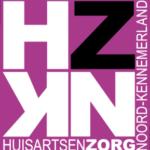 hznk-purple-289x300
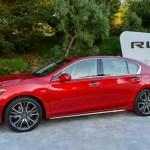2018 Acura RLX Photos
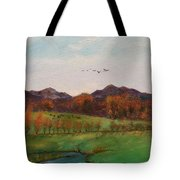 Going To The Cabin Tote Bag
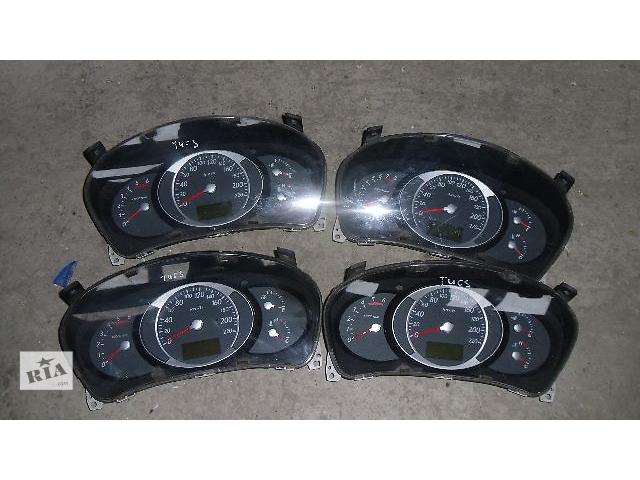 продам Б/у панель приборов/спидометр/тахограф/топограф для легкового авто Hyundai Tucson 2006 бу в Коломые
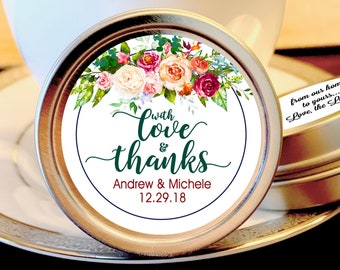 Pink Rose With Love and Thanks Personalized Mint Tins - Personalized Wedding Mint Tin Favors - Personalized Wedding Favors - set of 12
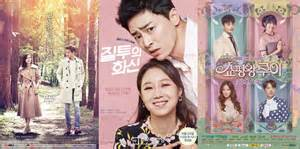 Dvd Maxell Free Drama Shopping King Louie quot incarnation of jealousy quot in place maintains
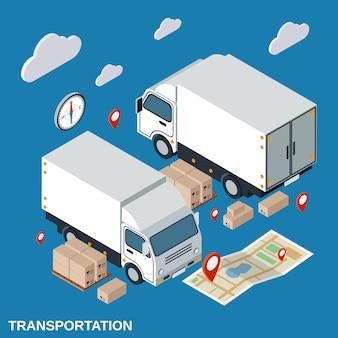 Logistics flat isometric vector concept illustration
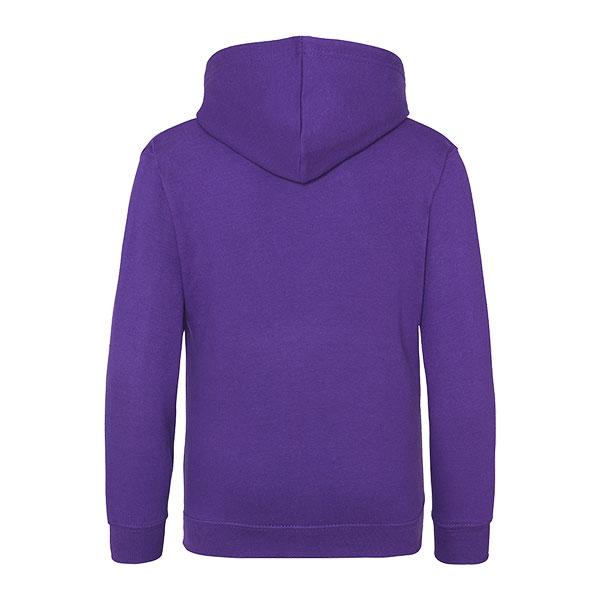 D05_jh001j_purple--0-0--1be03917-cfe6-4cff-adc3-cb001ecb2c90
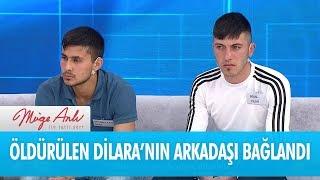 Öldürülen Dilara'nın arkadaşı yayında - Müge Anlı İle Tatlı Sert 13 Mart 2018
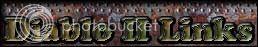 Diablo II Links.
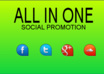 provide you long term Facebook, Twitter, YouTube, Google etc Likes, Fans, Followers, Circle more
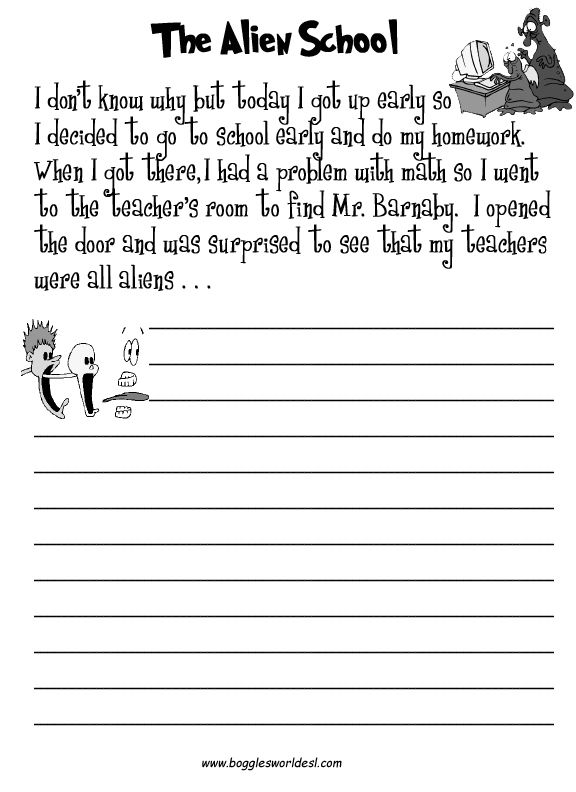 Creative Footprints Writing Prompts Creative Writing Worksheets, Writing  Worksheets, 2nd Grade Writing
====
Problem. Exactly as written, reproduce the lines from the one containing "2018 Acura RLX Photos" through the last line of the entries above, and leave every picture out.

Answer to the problem.
2018 Acura RLX Photos
 Going To The Cabin Tote Bag
 продам Б/у панель приборов/спидометр/тахограф/топограф для легкового авто Hyundai Tucson 2006 бу в Коломые
 Pink Rose With Love and Thanks Personalized Mint Tins - Personalized Wedding Mint Tin Favors - Personalized Wedding Favors - set of 12
 Dvd Maxell Free Drama Shopping King Louie quot incarnation of jealousy quot in place maintains
 Logistics flat isometric vector concept illustration
 D05_jh001j_purple--0-0--1be03917-cfe6-4cff-adc3-cb001ecb2c90
 Öldürülen Dilara'nın arkadaşı yayında - Müge Anlı İle Tatlı Sert 13 Mart 2018
 Diablo II Links.
 provide you long term Facebook, Twitter, YouTube, Google etc Likes, Fans, Followers, Circle more
 Creative Footprints Writing Prompts Creative Writing Worksheets, Writing  Worksheets, 2nd Grade Writing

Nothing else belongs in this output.